- AI -Datacentre overwhelming air cooling with increasing force and heat
- Liquid cooling becomes important as server density increases with AI growth
- New hybrid cooling cuts off power and water but faced the adoption of the hesitation
When AI transforms everything from search engines to logistics, its hidden cost becomes harder and harder to ignore, especially in the data center.
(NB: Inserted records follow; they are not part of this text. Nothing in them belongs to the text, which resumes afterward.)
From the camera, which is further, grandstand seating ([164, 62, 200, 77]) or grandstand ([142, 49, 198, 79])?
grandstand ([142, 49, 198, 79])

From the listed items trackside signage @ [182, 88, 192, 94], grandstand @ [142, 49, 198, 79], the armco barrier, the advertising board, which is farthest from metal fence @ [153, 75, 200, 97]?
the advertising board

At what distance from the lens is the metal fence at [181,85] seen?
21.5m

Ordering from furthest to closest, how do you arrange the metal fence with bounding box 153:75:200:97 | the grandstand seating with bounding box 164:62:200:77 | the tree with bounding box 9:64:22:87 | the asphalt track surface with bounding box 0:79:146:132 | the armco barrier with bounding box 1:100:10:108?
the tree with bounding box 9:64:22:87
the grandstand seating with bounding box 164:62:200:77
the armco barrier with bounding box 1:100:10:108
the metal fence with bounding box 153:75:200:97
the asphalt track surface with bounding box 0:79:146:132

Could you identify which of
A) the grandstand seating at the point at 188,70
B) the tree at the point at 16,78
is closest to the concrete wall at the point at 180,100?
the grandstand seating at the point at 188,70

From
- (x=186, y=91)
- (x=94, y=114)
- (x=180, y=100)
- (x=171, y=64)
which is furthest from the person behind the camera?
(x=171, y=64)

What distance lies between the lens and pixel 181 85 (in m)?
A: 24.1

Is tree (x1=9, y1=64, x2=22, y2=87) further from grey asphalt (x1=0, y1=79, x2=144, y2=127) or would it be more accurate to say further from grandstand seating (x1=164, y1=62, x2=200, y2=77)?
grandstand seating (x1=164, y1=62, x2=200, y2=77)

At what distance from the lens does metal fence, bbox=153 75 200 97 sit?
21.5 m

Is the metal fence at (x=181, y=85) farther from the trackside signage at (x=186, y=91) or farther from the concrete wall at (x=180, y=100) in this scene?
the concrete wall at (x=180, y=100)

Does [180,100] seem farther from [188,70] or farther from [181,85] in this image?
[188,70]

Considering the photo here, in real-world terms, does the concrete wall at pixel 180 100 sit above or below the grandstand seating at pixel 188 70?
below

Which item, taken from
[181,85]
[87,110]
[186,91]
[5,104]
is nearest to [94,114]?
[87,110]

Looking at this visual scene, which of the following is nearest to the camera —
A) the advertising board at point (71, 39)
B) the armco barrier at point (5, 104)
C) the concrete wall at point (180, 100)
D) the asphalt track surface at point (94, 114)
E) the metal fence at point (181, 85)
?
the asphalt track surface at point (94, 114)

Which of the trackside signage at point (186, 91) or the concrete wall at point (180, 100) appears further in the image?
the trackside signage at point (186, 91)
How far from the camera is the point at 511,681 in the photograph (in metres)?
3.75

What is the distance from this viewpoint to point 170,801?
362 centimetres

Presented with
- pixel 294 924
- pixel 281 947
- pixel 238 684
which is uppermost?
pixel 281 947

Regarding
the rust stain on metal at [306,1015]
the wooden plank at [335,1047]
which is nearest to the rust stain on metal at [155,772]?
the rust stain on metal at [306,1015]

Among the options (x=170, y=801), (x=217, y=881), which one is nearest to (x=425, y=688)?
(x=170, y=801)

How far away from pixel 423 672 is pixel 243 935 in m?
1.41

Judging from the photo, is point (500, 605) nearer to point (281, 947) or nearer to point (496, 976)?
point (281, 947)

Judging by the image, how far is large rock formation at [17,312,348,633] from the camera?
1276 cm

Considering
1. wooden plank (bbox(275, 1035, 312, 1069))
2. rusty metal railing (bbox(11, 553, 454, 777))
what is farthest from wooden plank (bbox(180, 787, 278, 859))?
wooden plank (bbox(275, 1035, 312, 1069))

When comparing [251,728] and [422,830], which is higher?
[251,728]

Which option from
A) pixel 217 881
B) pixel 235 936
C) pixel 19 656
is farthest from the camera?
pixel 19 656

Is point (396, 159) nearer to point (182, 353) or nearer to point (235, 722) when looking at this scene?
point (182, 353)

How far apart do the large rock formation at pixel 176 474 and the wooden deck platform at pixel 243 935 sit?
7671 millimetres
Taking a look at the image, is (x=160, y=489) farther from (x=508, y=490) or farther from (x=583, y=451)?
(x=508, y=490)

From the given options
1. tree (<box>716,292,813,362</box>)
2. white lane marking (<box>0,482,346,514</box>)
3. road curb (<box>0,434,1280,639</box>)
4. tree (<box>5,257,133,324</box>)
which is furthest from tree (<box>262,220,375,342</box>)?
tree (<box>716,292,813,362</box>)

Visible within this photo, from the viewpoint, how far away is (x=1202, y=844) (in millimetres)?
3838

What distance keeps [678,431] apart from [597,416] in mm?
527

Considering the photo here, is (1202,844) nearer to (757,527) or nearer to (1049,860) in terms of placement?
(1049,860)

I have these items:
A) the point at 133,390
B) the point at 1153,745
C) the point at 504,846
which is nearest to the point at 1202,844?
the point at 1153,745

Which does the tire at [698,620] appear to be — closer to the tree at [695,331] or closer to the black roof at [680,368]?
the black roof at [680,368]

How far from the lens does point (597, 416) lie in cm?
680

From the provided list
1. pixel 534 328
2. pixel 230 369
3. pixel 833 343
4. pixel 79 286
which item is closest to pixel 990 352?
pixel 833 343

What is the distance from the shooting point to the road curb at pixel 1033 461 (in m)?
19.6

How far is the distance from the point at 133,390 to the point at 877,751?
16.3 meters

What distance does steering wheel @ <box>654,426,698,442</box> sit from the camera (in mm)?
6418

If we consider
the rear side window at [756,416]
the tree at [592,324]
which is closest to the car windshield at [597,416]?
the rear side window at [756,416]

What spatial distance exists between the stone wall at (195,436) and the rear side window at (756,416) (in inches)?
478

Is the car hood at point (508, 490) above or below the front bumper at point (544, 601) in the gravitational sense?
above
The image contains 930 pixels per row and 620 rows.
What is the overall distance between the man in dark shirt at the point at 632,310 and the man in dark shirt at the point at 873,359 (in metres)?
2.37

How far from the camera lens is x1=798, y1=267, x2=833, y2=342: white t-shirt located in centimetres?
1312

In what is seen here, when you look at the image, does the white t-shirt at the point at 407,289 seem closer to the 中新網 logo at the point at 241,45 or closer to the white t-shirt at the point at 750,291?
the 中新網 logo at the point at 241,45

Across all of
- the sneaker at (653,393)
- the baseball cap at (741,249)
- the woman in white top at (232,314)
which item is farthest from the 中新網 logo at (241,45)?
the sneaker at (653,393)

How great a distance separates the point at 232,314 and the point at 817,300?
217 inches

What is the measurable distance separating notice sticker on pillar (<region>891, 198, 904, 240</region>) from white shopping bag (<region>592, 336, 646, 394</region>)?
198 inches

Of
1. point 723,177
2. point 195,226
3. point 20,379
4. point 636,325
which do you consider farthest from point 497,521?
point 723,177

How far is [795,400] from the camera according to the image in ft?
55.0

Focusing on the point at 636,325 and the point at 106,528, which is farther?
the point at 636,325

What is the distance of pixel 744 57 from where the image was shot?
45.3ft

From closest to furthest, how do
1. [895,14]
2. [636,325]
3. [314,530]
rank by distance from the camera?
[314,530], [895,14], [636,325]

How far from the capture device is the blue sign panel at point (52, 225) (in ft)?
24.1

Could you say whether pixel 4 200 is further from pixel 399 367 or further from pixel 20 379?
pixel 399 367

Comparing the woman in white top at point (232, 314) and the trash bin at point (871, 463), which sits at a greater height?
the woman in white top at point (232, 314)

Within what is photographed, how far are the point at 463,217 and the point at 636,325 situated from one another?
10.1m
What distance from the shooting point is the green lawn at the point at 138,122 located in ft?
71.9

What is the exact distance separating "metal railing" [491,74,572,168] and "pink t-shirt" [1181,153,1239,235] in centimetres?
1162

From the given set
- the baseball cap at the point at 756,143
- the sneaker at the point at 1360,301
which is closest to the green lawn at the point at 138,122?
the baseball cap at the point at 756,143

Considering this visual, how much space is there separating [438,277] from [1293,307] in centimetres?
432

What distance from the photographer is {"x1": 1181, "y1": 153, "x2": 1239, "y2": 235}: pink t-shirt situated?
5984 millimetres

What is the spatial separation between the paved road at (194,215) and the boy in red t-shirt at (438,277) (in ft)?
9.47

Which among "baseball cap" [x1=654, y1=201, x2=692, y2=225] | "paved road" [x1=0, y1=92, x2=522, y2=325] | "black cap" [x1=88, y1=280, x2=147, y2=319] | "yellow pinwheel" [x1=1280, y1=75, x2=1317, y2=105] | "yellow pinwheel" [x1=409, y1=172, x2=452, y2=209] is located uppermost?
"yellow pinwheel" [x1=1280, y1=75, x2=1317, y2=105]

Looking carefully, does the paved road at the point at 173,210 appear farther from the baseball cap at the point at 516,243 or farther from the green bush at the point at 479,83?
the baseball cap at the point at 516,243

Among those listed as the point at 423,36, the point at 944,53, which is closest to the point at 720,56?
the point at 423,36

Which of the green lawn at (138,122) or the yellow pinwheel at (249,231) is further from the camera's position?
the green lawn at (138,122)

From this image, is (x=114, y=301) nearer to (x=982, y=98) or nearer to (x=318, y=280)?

The power needed to run generative AI is pushing infrastructure in addition to what traditional air cooling can handle.
To explore the scope of the challenge, I spoke with Daren Shumate, founder of Shumate Engineering and Stephen Spinazzola, company director of Mission Critical Services.
With decades of experience building large data centers, they are now focused on solving AIS energy and cooling requirements. From failing air systems to the promise of new hybrid cooling, they explained why AI is forcing data centers to a new era.
What are the biggest challenges in cooling a data center?
Stephen Spinazzola: The biggest challenges in refrigerated data centers are electricity, water and space. With high density computing, such as the data centers running artificial intelligence comes tremendous heat that cannot be cooled with a conventional air cooling system.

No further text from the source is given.